While insult-hurlers are merely obnoxious, trolls who threaten may actually be sociopathic. I was stunned to read an article in The Guardian reporting on women writers who routinely receive rape and death threats from commenters. Several female journalists have gone public with the outrageous threats they have received in an attempt to get online discussion moderators to establish stricter commenting policies and boot those who are being abusive.
So How Do We All Just Get Along?
Psychotherapist Kali Munro offers tips to resolve conflict online. Here are some of them:
Don’t respond right away
Squelch that urge to fire back a response setting the troll straight. Wait 24 hours before responding.
Read the post again later
Sometimes your first reaction is colored by how you’re feeling at the time. Read it later and see if it could have been written with a different tone from the one you originally heard.
Choose whether or not you want to respond
If the post is inflammatory and the person appears to be a bully, the best strategy is to ignore him/her.
Use “I statements”
Anyone who’s been in couples therapy knows how to do this one: “I feel vs. “You did blahblah…”
Choose your words carefully
Because the person can’t see you and must rely entirely on what you’ve written, choose your words carefully. Imagine how the other person might “hear” what you say.
Start and end your post with validating statements
This one doesn’t need explaining.
My New Commenting Policy
While I cannot control the comment threads on other sites that run my pieces, I can control them on my site, Perils of Divorced Pauline, and writing this post has spurred me to do just that. So here are my guidelines:
1. This blog contains subject matter related to divorce and custody issues, two hot-button topics that may trigger some people. If you feel that divorce is just plain wrong, and that all divorced people are low-life vermin, you are kindly invited to go elsewhere.

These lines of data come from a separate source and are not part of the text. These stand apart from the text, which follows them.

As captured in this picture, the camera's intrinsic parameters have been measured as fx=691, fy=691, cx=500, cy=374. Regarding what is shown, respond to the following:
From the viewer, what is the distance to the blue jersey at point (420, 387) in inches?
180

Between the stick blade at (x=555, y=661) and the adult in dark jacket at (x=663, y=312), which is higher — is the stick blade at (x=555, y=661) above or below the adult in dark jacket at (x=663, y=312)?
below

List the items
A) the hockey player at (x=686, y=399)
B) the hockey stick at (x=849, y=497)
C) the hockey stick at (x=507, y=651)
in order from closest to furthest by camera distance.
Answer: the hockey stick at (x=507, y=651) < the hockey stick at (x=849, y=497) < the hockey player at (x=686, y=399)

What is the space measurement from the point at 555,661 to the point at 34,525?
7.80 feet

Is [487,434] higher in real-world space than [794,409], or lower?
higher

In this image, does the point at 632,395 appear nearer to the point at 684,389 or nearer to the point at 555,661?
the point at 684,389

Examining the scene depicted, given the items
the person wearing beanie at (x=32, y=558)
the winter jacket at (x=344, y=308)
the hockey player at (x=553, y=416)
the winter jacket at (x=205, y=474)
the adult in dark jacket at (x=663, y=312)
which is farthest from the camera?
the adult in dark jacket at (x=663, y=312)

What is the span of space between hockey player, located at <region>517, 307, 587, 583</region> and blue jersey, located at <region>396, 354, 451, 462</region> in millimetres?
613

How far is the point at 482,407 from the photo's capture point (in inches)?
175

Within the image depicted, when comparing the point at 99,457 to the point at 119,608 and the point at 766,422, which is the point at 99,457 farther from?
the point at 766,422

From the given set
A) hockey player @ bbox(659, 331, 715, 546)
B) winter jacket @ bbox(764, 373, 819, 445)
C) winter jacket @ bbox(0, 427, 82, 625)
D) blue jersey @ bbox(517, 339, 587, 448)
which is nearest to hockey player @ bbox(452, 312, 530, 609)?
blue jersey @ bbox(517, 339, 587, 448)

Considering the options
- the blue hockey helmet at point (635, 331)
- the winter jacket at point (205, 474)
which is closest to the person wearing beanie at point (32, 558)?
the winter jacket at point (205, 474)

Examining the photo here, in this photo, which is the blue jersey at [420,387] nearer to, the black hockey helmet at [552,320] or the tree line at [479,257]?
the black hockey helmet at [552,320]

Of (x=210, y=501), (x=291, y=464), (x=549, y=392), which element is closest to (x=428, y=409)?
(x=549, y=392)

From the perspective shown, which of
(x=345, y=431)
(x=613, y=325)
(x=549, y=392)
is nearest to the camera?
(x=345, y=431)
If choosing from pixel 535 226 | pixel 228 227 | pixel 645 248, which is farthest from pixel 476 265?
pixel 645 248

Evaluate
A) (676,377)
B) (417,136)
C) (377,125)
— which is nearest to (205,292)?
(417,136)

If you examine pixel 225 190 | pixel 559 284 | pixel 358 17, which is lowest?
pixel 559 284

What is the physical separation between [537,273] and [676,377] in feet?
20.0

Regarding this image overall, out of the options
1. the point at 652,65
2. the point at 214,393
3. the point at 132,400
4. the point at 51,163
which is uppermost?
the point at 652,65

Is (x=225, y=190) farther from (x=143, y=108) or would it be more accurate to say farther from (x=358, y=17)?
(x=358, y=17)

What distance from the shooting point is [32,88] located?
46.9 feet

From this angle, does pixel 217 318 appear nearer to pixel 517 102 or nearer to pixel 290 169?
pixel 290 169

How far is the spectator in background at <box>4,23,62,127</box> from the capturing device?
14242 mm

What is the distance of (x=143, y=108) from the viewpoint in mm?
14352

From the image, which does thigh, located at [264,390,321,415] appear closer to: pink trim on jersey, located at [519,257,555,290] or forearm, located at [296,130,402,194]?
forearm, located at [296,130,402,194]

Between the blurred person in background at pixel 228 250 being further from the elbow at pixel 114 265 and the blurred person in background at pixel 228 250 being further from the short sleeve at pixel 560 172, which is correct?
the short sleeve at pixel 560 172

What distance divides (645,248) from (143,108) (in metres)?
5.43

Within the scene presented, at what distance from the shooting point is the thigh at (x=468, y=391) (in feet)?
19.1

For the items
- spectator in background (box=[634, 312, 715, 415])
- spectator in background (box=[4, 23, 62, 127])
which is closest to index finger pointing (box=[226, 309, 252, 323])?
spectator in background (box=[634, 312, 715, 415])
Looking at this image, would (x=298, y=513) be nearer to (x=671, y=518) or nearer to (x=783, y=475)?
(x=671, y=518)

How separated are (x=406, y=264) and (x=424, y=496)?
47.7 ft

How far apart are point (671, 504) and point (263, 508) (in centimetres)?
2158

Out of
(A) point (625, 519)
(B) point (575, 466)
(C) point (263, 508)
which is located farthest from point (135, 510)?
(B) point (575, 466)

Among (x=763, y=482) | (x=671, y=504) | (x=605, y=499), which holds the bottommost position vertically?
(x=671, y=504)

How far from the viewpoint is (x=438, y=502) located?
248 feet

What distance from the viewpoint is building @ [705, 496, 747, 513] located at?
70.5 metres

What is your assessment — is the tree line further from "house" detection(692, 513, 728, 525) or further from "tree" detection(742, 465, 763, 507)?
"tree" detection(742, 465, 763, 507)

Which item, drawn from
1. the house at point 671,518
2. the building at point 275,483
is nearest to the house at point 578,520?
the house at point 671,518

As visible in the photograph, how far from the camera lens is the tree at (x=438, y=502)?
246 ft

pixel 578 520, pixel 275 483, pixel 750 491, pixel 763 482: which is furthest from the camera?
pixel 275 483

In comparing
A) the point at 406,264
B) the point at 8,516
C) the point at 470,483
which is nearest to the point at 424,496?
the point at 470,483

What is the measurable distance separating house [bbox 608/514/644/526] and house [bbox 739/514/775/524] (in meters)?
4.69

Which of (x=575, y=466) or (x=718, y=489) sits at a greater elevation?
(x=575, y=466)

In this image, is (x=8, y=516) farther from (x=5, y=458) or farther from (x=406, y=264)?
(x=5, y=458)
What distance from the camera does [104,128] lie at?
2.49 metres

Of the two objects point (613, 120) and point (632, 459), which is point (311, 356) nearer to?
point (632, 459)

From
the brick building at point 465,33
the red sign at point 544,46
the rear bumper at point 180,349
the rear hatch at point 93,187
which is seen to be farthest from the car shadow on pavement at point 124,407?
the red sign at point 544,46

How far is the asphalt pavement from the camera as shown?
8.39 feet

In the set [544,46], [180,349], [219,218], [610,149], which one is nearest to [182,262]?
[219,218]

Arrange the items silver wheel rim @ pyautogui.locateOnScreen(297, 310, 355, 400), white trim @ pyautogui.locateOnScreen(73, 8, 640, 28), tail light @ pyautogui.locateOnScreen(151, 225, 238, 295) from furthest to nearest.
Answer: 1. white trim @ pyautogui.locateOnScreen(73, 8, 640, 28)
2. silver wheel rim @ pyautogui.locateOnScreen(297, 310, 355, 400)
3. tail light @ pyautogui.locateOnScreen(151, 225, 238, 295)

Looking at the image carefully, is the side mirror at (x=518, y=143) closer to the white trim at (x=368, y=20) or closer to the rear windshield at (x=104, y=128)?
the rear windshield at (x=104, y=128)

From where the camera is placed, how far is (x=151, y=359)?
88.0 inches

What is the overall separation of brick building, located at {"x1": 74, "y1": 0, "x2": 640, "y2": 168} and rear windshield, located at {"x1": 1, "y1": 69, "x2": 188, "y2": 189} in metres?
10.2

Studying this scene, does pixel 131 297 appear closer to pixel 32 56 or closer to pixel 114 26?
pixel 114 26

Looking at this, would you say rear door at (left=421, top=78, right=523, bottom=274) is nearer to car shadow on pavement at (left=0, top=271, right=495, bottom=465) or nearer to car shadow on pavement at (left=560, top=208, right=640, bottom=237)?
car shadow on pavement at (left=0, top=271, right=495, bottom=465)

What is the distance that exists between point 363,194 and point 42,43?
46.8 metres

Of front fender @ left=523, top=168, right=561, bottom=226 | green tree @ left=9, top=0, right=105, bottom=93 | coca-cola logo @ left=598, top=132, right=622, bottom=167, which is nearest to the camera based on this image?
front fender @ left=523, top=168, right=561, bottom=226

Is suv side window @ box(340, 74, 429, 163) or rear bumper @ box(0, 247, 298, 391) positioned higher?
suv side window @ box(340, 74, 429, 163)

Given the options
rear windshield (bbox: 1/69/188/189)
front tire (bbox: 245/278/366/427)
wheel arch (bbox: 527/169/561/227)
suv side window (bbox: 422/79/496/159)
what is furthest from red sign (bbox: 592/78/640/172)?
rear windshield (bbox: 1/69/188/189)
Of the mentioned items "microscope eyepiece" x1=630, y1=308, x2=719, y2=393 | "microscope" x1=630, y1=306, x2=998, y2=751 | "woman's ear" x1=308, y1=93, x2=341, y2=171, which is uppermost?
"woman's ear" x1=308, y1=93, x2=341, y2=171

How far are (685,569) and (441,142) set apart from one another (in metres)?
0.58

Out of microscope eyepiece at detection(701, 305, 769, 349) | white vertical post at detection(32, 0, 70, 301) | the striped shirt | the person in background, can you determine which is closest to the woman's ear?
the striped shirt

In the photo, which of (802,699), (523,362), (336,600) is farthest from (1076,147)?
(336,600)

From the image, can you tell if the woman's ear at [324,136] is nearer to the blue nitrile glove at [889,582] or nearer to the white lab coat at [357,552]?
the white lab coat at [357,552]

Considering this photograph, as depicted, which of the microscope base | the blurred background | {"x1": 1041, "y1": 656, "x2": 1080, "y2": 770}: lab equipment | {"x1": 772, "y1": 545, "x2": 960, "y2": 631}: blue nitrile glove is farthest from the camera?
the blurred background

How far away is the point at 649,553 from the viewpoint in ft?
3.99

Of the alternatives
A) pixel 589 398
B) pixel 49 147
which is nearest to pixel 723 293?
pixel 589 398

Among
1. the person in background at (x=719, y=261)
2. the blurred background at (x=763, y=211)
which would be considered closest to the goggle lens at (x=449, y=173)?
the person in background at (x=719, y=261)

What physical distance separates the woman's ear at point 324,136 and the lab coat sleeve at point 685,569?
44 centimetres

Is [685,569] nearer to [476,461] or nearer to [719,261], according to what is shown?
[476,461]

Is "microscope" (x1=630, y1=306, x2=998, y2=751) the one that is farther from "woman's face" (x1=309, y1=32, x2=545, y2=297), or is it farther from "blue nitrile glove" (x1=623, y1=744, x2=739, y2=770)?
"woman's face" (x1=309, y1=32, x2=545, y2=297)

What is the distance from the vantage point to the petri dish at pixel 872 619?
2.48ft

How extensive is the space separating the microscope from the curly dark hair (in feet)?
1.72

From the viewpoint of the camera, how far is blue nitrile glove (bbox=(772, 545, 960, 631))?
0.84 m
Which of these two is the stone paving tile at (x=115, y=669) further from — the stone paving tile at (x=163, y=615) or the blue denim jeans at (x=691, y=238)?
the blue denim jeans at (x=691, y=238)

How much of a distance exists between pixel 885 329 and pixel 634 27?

2. Please keep your comments civil. Respectful disagreement and intelligent debate are fine, but remarks that are abusive and accusatory are not, and will be deleted.
3. Spelling and punctuation corrections are welcome.
One thing about my Perils of Divorced Pauline commenters: they are a smart, articulate, and well-mannered lot. I value all of you, my wonderful blogging and commenting community, more than I can say. I don’t think I’ve had to deep-six a comment yet.